Objectives:
1: Reproduce word for word the part of the email to the Ram Family that begins at the words "You are tweeting" and stops after "family and neighbors.".
2: Answer these questions from the email to the Ram Family:
(a) Which company produced the Don't Do It advertisement?
(b) Who called the writer last night?
(c) According to the list, what should people do when paying at small businesses?

++++ Quoted passage

Evening Ram Family,
There is mourning in our streets. The pain, hurt, marches, discussions, analysis of civil unrest, questions, demands for change, and calls for unity continue in every city and town in our fractured country right now. To some of us, this is the most confusing of times, while others view that the tragic images and realities of the day have a simple explanation, as ironic as that may be, through a reflective lens upon the experiment of what we call America. I know that many of you are taking on the challenge of the cries of protests and tears of loss that flood our streets.
You are calling your teammates.
You are calling your colleagues.
You are engaged in critical debate.
You are tweeting and retweeting.
You are posting videos on social media.
You are organizing meetings with your team.
You are marching in the streets in your hometown.
You are home having the most difficult of conversations with your family and neighbors.
You are doing what you think is the best you can do and yet still energized by a desire to do more.
I have seen the emotionally charging Don’t Do It advertisement produced by Nike. I appreciate the many hashtags like #UntilWeAllWin used as a signoff to messages of unity sent out by our peers across the intercollegiate athletic community. Efforts like these all serve an important purpose right now. Yet, I know many of you want more than anything, specific answers to the question “What should I do?” As I mentioned in my last email, I have not yet found that sole answer to this daunting question. As daunting as the question of what to do can be, it may only be rivaled by a question that was asked of me last night.
A young man on our football team called me last night. He didn’t waste any time with his words. He began the conversation asking, “What do you mean when you and everyone else says that we need dialogue right now? Dialogue, for real? Tell me what dialogue really is!”
If you might excuse my own self-serving attempt to answer this question for myself, I would like to propose a living document for us to develop a list of action steps that might inspire us, challenge us, organize us, mobilize us, build us, change us, to BETTER US. I don’t claim for everything on this list to be right or what you should believe, nor do I claim this list to be exhaustive in any nature. These ideas are not my own. But they have been shared with us so that we might share with those we care about most. And I care about each of you, so this is why I am sharing.
So, what is dialogue?
Right now, this is my answer.
May this living list of actions help you and your team to bring about change that will make us better:
- Attend and speak at your city council meetings
- Attend and speak at your Student Athlete Advisory Committee Meetings
- Organize a meeting and/or team conversation with local K-12 educational leadership to discuss systemic and structural injustices at macro and micro levels
- Run for an open position (e.g. student government, fraternity/sorority leadership, student organization, SAAC, etc.)
- Organize small business support days (pay full price and tip)
- Organize a meeting and/or team conversation with representatives of the Federal Bureau of Investigation
- Have team dinners at small business restaurants (pay full price and tip)

++++++++
++++ Listed entries

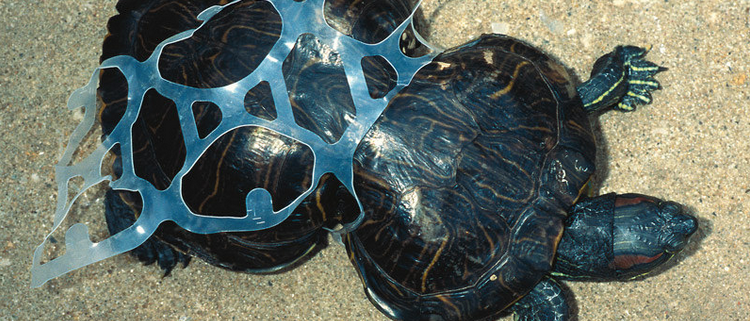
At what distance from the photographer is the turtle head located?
8.89ft

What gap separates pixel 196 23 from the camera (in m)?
3.02

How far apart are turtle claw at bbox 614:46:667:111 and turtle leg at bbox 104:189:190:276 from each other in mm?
2588

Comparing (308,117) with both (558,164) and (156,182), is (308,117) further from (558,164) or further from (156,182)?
(558,164)

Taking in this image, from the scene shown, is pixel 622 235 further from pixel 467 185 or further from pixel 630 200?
pixel 467 185

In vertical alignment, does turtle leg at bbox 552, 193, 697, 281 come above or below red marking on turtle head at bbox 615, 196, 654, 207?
below

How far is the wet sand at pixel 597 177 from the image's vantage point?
3.25 meters

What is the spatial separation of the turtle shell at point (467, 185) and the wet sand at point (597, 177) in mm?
672

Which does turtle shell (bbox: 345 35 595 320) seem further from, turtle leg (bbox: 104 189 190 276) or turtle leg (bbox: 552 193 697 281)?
turtle leg (bbox: 104 189 190 276)

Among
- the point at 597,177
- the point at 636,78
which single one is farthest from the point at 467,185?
the point at 636,78

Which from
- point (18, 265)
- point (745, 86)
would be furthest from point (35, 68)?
point (745, 86)

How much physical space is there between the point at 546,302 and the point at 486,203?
72cm

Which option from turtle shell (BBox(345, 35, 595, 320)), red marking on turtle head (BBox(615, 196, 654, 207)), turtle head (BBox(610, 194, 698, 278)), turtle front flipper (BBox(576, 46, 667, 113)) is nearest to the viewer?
turtle shell (BBox(345, 35, 595, 320))

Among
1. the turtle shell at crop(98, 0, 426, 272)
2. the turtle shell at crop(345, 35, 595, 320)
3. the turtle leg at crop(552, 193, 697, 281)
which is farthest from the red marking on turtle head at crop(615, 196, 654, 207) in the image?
the turtle shell at crop(98, 0, 426, 272)

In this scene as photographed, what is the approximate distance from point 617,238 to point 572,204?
293mm
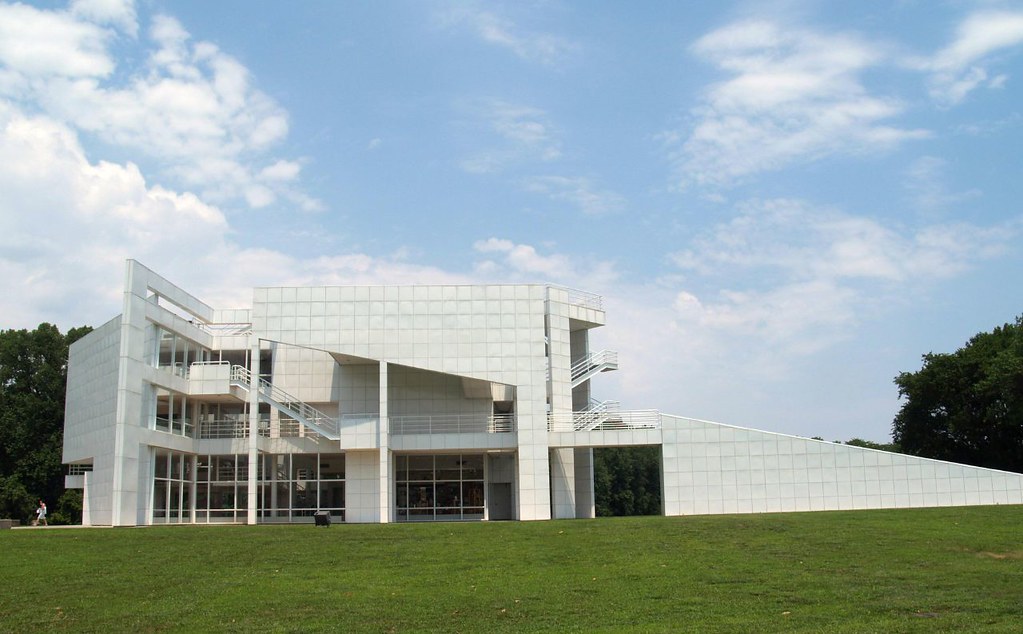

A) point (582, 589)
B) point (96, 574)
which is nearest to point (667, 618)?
point (582, 589)

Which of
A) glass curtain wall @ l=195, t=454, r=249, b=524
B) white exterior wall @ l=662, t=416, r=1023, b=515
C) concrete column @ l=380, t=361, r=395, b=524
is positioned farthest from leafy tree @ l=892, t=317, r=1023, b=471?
glass curtain wall @ l=195, t=454, r=249, b=524

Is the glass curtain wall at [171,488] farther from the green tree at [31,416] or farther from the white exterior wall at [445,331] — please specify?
the green tree at [31,416]

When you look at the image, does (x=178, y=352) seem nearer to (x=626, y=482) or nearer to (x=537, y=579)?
(x=537, y=579)

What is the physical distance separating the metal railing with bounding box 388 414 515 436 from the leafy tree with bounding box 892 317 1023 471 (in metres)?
24.5

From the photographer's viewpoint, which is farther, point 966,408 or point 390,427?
point 966,408

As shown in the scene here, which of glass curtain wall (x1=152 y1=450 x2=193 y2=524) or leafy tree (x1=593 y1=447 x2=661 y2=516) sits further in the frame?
leafy tree (x1=593 y1=447 x2=661 y2=516)

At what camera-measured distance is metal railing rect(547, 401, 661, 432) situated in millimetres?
41781

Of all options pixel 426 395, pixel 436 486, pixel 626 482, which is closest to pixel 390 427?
pixel 426 395

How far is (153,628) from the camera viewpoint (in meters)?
15.1

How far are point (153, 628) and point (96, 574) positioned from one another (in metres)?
6.28

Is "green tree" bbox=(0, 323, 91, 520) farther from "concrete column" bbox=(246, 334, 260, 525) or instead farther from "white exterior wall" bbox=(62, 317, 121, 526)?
"concrete column" bbox=(246, 334, 260, 525)

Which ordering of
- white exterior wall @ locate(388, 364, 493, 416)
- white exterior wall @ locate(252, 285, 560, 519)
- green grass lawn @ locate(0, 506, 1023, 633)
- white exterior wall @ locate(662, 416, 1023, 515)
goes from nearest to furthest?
green grass lawn @ locate(0, 506, 1023, 633) < white exterior wall @ locate(662, 416, 1023, 515) < white exterior wall @ locate(252, 285, 560, 519) < white exterior wall @ locate(388, 364, 493, 416)

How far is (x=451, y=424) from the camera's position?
148ft

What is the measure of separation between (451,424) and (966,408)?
1167 inches
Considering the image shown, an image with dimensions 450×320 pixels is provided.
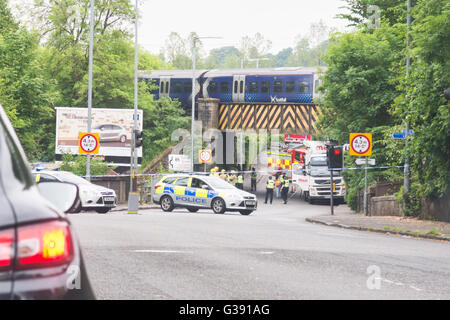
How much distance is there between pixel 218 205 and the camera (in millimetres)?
30594

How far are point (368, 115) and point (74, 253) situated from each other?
31.9 m

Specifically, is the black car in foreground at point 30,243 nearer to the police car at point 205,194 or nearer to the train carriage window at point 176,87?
the police car at point 205,194

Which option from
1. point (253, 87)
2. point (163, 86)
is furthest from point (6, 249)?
point (163, 86)

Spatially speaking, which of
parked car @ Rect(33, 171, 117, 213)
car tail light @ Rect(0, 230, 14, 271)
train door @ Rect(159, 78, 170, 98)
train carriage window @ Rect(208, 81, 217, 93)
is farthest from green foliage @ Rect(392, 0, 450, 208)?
train door @ Rect(159, 78, 170, 98)

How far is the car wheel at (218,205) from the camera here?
1200 inches

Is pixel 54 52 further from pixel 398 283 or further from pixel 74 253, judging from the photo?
pixel 74 253

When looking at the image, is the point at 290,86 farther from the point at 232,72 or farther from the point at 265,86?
the point at 232,72

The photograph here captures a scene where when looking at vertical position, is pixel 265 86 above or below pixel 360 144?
above

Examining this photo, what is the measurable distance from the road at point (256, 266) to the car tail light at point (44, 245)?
4783mm

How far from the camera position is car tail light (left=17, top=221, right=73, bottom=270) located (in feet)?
7.70

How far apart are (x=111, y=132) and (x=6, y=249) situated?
162ft

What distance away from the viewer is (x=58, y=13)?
2110 inches

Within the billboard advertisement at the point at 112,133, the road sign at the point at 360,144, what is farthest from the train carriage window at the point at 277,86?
the road sign at the point at 360,144
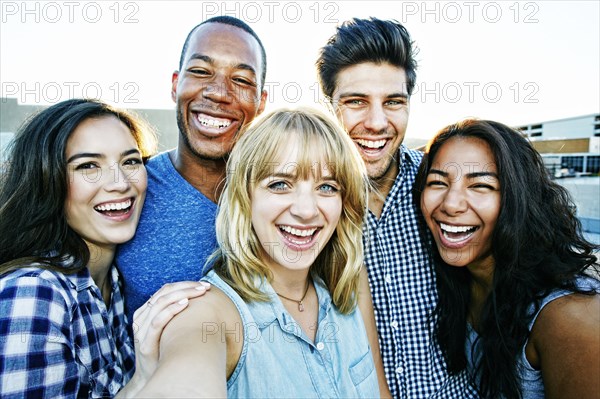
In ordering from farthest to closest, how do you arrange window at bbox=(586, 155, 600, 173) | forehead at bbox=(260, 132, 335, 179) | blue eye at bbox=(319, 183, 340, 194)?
window at bbox=(586, 155, 600, 173) < blue eye at bbox=(319, 183, 340, 194) < forehead at bbox=(260, 132, 335, 179)

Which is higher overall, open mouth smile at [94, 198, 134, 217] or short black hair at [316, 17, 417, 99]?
short black hair at [316, 17, 417, 99]

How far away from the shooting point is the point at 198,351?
126 cm

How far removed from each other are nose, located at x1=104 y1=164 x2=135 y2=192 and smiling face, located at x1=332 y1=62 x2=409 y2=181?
1464mm

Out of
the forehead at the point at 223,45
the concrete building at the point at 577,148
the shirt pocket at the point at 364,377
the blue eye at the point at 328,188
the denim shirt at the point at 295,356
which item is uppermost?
the concrete building at the point at 577,148

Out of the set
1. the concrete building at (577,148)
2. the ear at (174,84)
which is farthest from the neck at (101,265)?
the concrete building at (577,148)

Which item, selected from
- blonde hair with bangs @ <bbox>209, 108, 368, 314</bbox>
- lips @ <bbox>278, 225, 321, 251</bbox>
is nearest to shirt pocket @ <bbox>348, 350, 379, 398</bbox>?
blonde hair with bangs @ <bbox>209, 108, 368, 314</bbox>

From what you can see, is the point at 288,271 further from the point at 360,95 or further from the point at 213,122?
the point at 360,95

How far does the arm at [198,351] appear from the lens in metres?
1.12

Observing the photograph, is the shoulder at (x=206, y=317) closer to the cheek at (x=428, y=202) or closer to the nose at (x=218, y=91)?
the cheek at (x=428, y=202)

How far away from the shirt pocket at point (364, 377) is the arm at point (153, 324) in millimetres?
813

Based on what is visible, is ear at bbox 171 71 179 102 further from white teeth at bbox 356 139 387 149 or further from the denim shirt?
the denim shirt

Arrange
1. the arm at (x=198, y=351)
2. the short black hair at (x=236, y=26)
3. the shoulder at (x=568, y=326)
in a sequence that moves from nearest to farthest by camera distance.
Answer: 1. the arm at (x=198, y=351)
2. the shoulder at (x=568, y=326)
3. the short black hair at (x=236, y=26)

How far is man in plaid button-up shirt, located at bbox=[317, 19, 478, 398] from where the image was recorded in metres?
2.34

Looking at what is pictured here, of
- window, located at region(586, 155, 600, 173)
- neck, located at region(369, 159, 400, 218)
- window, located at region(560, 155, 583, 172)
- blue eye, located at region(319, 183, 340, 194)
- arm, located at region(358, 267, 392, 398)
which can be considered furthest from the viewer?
window, located at region(560, 155, 583, 172)
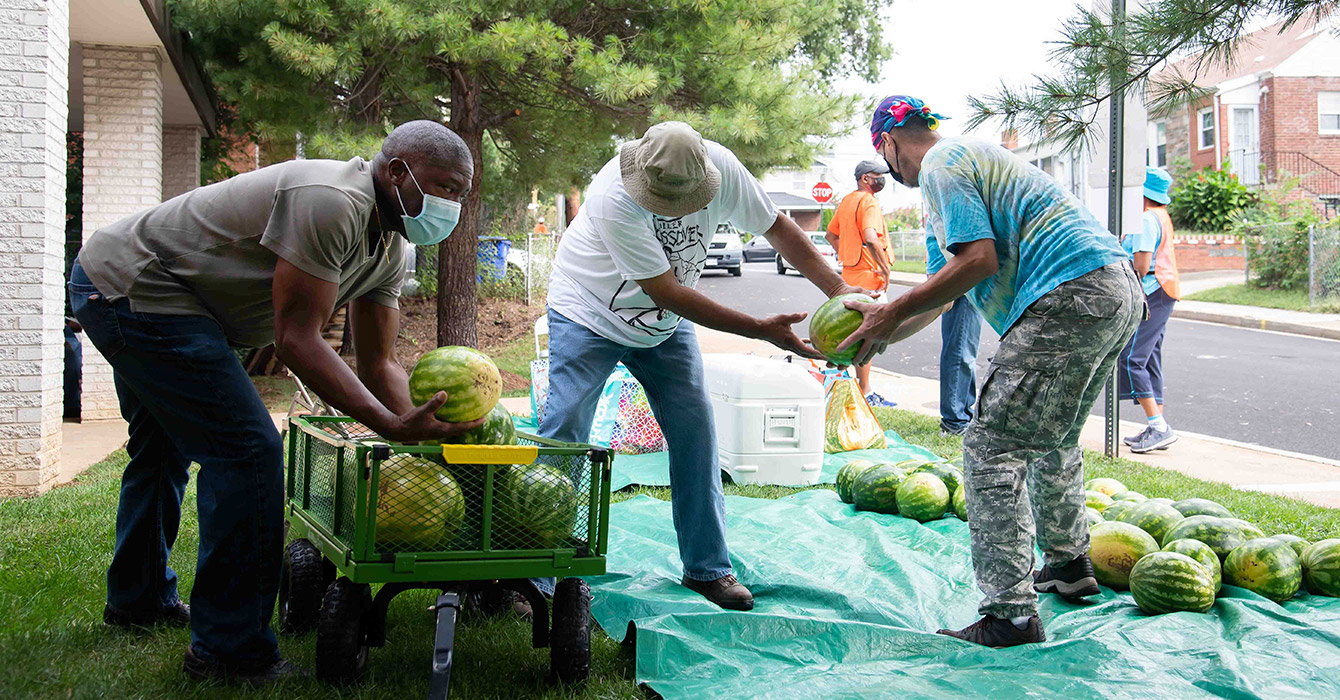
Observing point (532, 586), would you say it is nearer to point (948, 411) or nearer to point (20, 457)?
point (20, 457)

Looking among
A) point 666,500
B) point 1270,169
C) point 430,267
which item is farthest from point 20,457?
point 1270,169

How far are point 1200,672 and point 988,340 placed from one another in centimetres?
1438

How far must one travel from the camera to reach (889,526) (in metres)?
5.22

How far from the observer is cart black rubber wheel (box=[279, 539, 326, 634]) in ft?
11.7

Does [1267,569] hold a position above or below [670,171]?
below

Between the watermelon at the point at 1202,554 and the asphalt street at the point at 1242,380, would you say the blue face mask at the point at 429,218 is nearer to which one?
the watermelon at the point at 1202,554

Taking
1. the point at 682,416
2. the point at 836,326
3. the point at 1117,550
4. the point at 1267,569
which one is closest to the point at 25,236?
the point at 682,416

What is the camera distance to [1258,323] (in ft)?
60.4

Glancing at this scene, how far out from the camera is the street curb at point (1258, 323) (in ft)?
55.4

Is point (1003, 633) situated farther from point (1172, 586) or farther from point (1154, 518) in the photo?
point (1154, 518)

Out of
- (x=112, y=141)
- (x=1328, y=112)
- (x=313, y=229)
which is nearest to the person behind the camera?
(x=313, y=229)

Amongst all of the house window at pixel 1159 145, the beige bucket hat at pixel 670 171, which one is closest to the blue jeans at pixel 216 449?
the beige bucket hat at pixel 670 171

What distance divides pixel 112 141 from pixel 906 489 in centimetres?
827

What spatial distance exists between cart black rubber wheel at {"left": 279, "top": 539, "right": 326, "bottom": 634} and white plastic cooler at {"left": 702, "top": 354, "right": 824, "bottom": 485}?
10.9ft
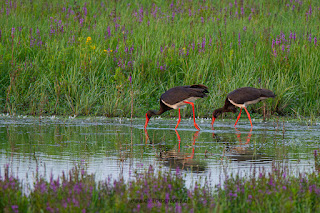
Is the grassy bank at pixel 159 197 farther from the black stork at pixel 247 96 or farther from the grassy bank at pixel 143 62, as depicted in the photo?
the grassy bank at pixel 143 62

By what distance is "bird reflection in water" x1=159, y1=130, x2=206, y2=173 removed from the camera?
7.34 meters

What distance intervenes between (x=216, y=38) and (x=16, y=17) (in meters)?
6.98

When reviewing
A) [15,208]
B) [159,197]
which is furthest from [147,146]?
[15,208]

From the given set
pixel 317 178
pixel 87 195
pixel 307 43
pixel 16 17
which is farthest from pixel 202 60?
pixel 87 195

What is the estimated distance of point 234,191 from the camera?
558 cm

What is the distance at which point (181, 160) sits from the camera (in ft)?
26.0

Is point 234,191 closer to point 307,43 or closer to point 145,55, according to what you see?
A: point 145,55

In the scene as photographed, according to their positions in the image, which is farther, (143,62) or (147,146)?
(143,62)

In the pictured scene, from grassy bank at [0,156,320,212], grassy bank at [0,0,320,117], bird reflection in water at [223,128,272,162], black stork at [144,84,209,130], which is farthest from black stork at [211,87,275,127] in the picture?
grassy bank at [0,156,320,212]

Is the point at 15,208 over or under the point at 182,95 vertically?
under

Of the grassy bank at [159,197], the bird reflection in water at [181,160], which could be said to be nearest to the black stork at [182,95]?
the bird reflection in water at [181,160]

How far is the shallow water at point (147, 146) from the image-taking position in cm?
722

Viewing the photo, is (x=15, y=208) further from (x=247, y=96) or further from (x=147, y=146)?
(x=247, y=96)

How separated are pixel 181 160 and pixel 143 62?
24.4 feet
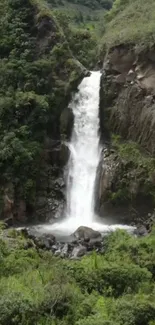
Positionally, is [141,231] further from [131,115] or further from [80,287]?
[80,287]

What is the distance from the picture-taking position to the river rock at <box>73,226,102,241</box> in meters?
27.3

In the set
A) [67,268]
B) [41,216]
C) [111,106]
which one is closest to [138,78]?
[111,106]

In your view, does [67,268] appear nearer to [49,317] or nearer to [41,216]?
[49,317]

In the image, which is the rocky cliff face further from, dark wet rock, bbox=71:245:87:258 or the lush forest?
dark wet rock, bbox=71:245:87:258

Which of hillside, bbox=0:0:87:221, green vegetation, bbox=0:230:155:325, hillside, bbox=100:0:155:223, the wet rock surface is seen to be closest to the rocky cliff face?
hillside, bbox=100:0:155:223

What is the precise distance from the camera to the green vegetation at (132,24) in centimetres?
3641

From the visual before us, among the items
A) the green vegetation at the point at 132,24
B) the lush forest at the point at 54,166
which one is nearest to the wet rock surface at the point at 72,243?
the lush forest at the point at 54,166

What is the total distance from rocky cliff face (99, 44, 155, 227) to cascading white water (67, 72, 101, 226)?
0.78 m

++++++++

Solutions to the tasks:
1:
You are tweeting and retweeting.
You are posting videos on social media.
You are organizing meetings with your team.
You are marching in the streets in your hometown.
You are home having the most difficult of conversations with your family and neighbors.

2:
(a) Nike
(b) A young man on the football team
(c) Pay full price and tip